The hon. Gentleman makes a fair point. I am trying to be as pragmatic and as accurate as possible about my view. I made it clear what my view was of the particular statement by the Leader of the Opposition. I have also said that I do not characterise that as the collective view of the Labour party. We will see what the statements are, and they may be different from the response that we heard last week. But I want to move on. I said that that was the only political point I was going to make, because it was important, but I want to move on now to where we have got with the investigation.
Following the work of the police and the intelligence services, which identified these individuals, the Crown Prosecution Service concluded that there was sufficient basis on which to bring charges against the two men for the attempted murder of Sergei and Yulia Skripal in Salisbury on that day. The two men identified by police are also the prime suspects in the poisoning of Dawn Sturgess and Charlie Rowley. Our world-class experts at the Defence Science and Technology Laboratory at Porton Down and the OPCW have confirmed that the exact same chemical nerve agent was used in both cases. The two incidents now form a single investigation, and there is no other line of inquiry.
The security and intelligence agencies have carried out their own investigations into the organisation behind the attack. Based on that work, the Government have concluded that the two individuals named by the police and the CPS are officers from the Russian military intelligence service, also known as the GRU, which is a highly disciplined organisation with a clear and effective chain of command.
This was not a rogue operation. The attack was almost certainly approved outside the GRU at a senior level of the Russian state. Although I cannot go into operational detail about the work of our security and intelligence agencies, I can say that this conclusion is based on a clear body of intelligence.

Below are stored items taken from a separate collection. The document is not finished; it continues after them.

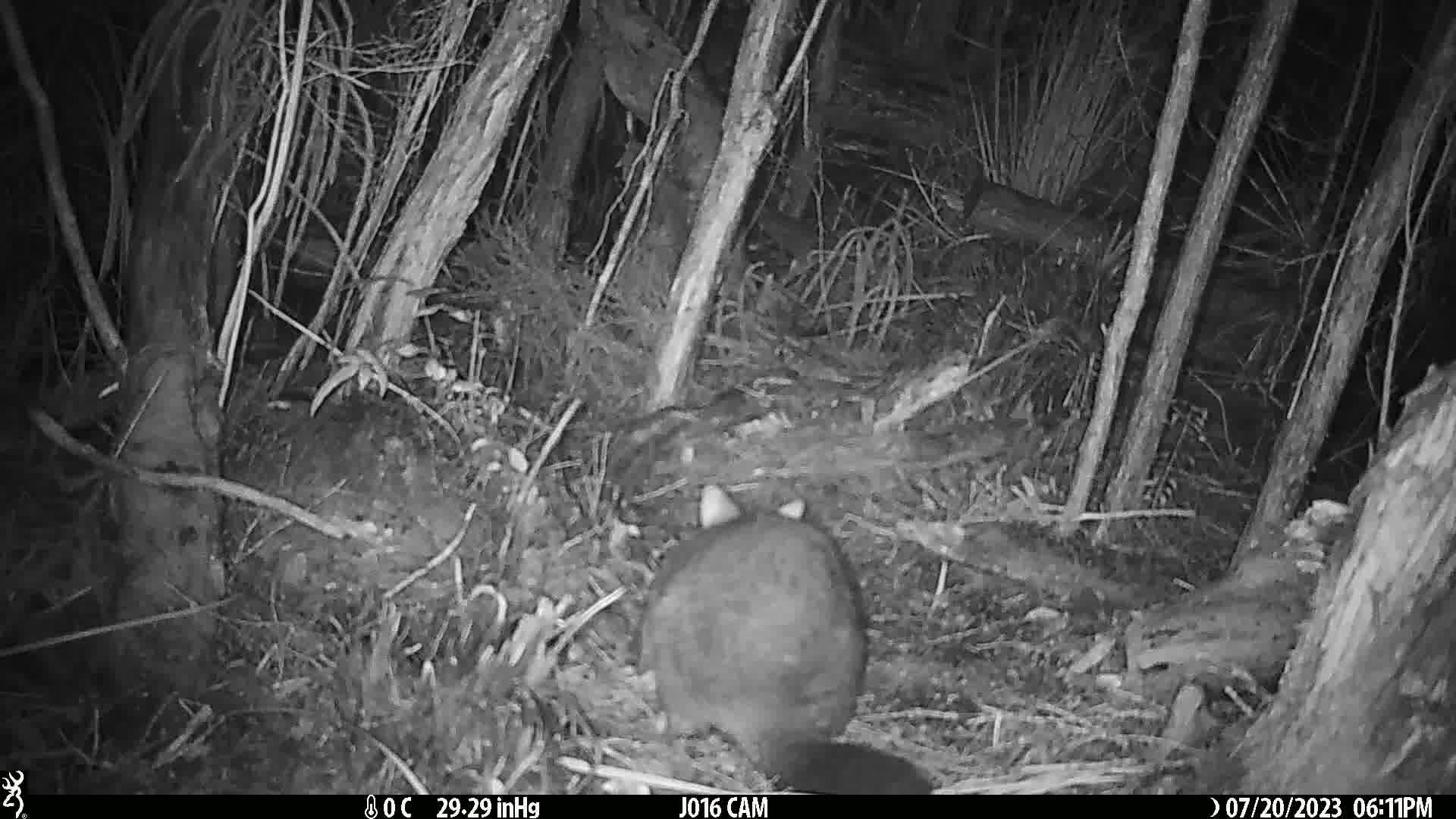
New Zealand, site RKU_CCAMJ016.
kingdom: Animalia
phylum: Chordata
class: Mammalia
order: Diprotodontia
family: Phalangeridae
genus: Trichosurus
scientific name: Trichosurus vulpecula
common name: common brushtail possum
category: possum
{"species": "possum (common brushtail possum) (Trichosurus vulpecula)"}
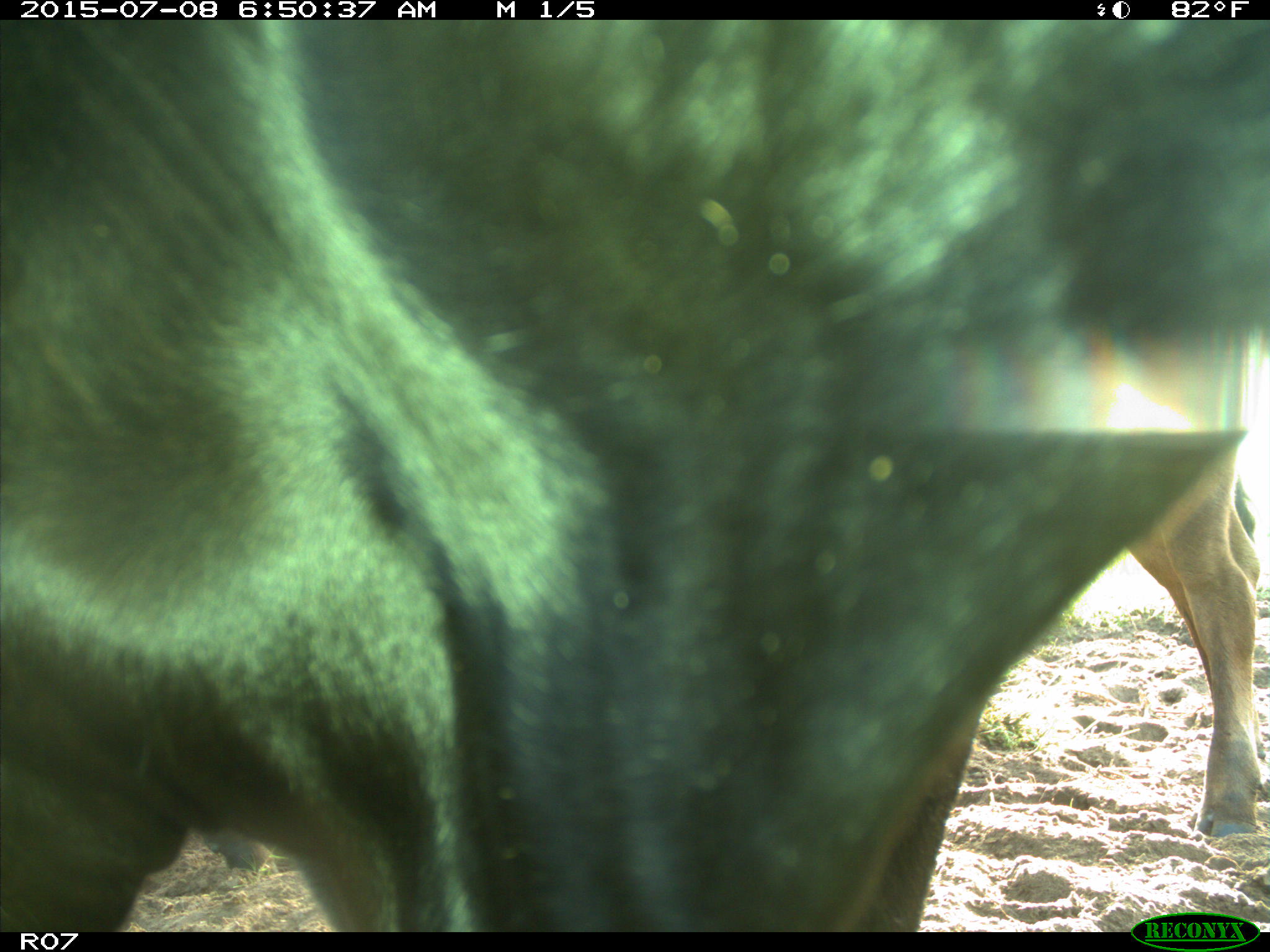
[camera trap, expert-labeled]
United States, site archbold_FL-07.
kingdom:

This was a despicable act in which a deadly and illegal nerve agent known as Novichok was used on the streets of Britain. I know the whole House will join me in recognising the remarkable resilience shown by the people of Salisbury in the face of this act. The Government stand ready to assist Salisbury in getting back to normal. We have released £7.5 million to support business and tourism in the town and a further £5 million to support the cost of policing. I know that, throughout this process, my hon. Friend the Member for Salisbury (John Glen) has been keenly and eagerly active in making sure that Salisbury, along with the county council, gets the resource and support it needs to deal with this.